Problem to solve: Please restate every record below word for word.

Material to process:
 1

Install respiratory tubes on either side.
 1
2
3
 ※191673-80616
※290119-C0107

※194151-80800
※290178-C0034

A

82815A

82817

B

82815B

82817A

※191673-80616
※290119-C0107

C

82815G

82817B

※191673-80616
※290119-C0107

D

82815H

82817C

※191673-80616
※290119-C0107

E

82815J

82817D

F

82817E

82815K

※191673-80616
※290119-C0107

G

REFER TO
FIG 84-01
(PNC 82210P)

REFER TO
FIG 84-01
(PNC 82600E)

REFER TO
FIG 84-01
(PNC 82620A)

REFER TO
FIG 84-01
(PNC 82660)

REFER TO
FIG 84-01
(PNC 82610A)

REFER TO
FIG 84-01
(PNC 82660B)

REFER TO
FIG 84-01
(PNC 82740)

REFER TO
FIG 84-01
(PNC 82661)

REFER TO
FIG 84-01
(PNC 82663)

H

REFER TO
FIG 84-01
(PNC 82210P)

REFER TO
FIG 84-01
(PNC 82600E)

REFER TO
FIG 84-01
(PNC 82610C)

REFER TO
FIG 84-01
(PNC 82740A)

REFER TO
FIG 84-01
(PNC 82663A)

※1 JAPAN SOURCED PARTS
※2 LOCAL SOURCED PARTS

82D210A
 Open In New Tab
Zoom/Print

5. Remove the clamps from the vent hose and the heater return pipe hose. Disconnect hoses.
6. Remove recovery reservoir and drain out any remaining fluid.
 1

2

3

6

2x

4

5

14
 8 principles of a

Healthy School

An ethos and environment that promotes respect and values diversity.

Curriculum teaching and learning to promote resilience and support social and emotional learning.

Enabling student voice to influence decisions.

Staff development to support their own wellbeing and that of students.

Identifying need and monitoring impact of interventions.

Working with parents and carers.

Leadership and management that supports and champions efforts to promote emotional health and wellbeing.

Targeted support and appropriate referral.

Solution to this problem:
 1

Install respiratory tubes on either side.
 1
2
3
 ※191673-80616
※290119-C0107

※194151-80800
※290178-C0034

A

82815A

82817

B

82815B

82817A

※191673-80616
※290119-C0107

C

82815G

82817B

※191673-80616
※290119-C0107

D

82815H

82817C

※191673-80616
※290119-C0107

E

82815J

82817D

F

82817E

82815K

※191673-80616
※290119-C0107

G

REFER TO
FIG 84-01
(PNC 82210P)

REFER TO
FIG 84-01
(PNC 82600E)

REFER TO
FIG 84-01
(PNC 82620A)

REFER TO
FIG 84-01
(PNC 82660)

REFER TO
FIG 84-01
(PNC 82610A)

REFER TO
FIG 84-01
(PNC 82660B)

REFER TO
FIG 84-01
(PNC 82740)

REFER TO
FIG 84-01
(PNC 82661)

REFER TO
FIG 84-01
(PNC 82663)

H

REFER TO
FIG 84-01
(PNC 82210P)

REFER TO
FIG 84-01
(PNC 82600E)

REFER TO
FIG 84-01
(PNC 82610C)

REFER TO
FIG 84-01
(PNC 82740A)

REFER TO
FIG 84-01
(PNC 82663A)

※1 JAPAN SOURCED PARTS
※2 LOCAL SOURCED PARTS

82D210A
 Open In New Tab
Zoom/Print

5. Remove the clamps from the vent hose and the heater return pipe hose. Disconnect hoses.
6. Remove recovery reservoir and drain out any remaining fluid.
 1

2

3

6

2x

4

5

14
 8 principles of a

Healthy School

An ethos and environment that promotes respect and values diversity.

Curriculum teaching and learning to promote resilience and support social and emotional learning.

Enabling student voice to influence decisions.

Staff development to support their own wellbeing and that of students.

Identifying need and monitoring impact of interventions.

Working with parents and carers.

Leadership and management that supports and champions efforts to promote emotional health and wellbeing.

Targeted support and appropriate referral.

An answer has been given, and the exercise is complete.